Arten von chronischen Schmerzen

Wenn Sie unter bestimmten Arten von chronischen Schmerzen leiden, werden Sie vielleicht überrascht sein zu erfahren, dass ein krampflösendes Medikament helfen kann, Ihre Schmerzen zu lindern.
Antikonvulsiva, oder krampflösende Medikamente, wirken als adjuvante Schmerzmittel. Das bedeutet, dass sie einige Arten von chronischen Schmerzen behandeln können, obwohl sie nicht für diesen Zweck konzipiert sind.
Im Allgemeinen werden sie in Verbindung mit Analgetika, Entzündungshemmern, alternativen Therapien oder nicht-pharmakologischen integrativen Therapien eingesetzt. Antikonvulsiva wirken, indem sie die hemmende Wirkung von Neurotransmittern namens Gamma-Aminobuttersäure (GABA) potenzieren und die Blut-Hirn-Schranke und Membranen leicht überwinden.

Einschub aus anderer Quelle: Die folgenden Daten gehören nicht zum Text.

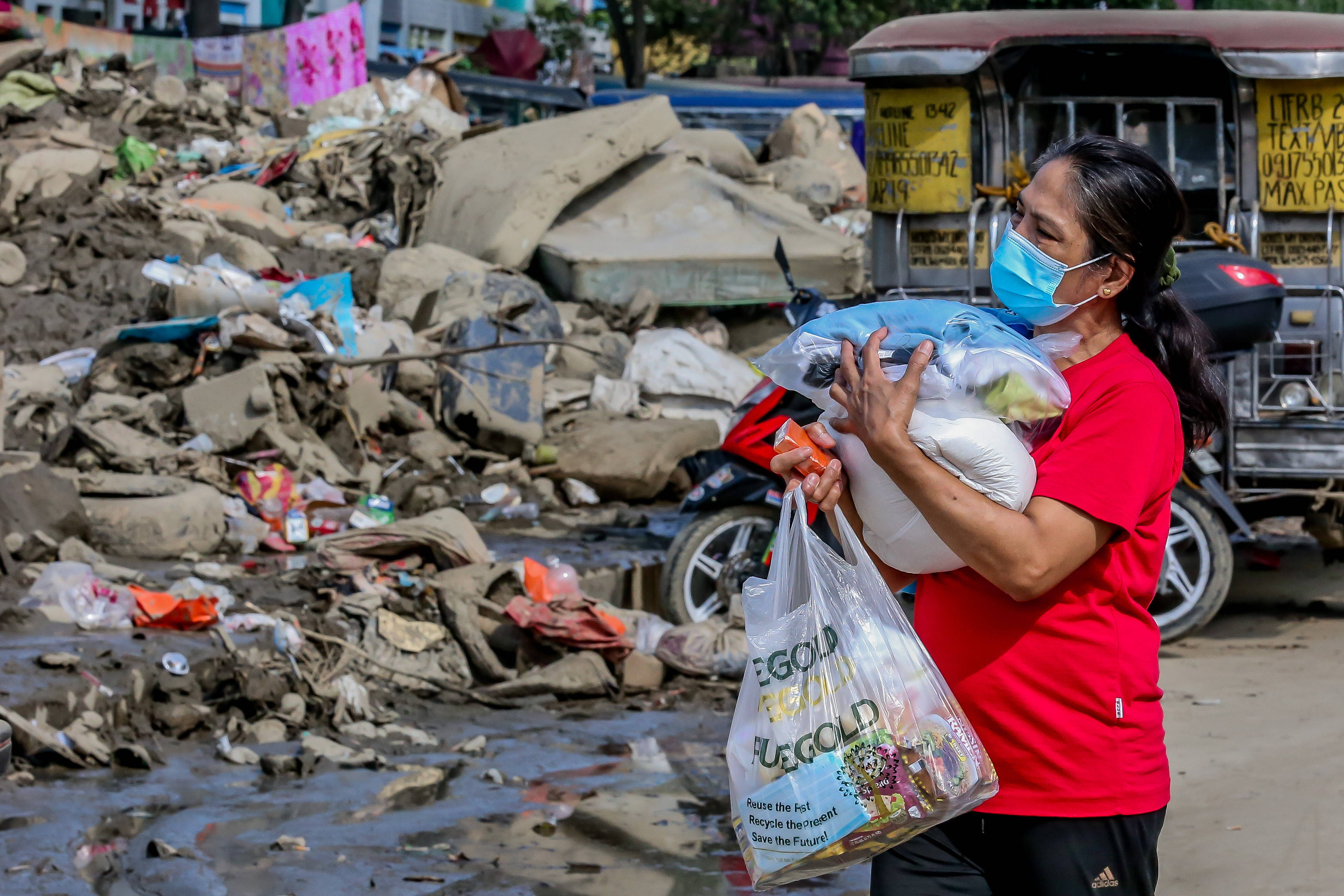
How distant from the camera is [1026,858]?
176 centimetres

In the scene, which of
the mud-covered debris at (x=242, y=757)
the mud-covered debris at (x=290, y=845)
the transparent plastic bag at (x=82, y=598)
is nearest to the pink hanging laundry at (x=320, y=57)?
the transparent plastic bag at (x=82, y=598)

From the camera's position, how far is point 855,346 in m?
1.79

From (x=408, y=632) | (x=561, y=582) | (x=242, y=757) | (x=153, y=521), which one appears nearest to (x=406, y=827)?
(x=242, y=757)

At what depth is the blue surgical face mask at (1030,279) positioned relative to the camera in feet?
5.86

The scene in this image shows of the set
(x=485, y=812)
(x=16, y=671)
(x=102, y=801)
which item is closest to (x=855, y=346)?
(x=485, y=812)

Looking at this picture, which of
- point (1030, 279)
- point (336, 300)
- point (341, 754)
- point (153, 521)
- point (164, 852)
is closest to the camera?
point (1030, 279)

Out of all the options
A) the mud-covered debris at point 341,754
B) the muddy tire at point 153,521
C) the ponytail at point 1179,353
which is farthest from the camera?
the muddy tire at point 153,521

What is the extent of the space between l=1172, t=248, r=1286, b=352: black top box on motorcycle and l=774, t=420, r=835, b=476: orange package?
3.45m

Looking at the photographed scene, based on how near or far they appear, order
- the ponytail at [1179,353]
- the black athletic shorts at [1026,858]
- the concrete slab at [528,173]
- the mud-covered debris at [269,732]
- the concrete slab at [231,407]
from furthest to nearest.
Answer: the concrete slab at [528,173]
the concrete slab at [231,407]
the mud-covered debris at [269,732]
the ponytail at [1179,353]
the black athletic shorts at [1026,858]

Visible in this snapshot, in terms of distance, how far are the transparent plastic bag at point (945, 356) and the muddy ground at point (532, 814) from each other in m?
1.93

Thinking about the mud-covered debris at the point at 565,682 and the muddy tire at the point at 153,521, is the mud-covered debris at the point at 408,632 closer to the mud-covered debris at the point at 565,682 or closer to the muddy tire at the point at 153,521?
the mud-covered debris at the point at 565,682

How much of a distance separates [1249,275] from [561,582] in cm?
286

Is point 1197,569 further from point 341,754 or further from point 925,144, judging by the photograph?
point 341,754

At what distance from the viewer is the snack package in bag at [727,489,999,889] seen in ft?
5.53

Antikonvulsiva bei Schmerzen

Neben den persönlichen Auswirkungen verursachen chronische Schmerzen auch Probleme für die Gesellschaft. Er ist eine der Hauptursachen für Fehlzeiten am Arbeitsplatz, verminderte Produktivität und Frühverrentung. Aus diesen und anderen Gründen erhalten Syndrome, die mit Schmerzen einhergehen, viel Aufmerksamkeit aus dem medizinischen Bereich.
Der allgemeine Ansatz zur Behandlung von chronischen Schmerzen ist komplex.
Er sollte (auch wenn dies oft nicht der Fall ist) nicht-pharmakologische und verhaltenstherapeutische Methoden in die Behandlung einbeziehen, meist in einem interdisziplinären Umfeld. Bei den meisten chronischen Schmerzzuständen werden antikonvulsive Medikamente eingesetzt, und die meisten sind in der adjuvanten Behandlung nützlich.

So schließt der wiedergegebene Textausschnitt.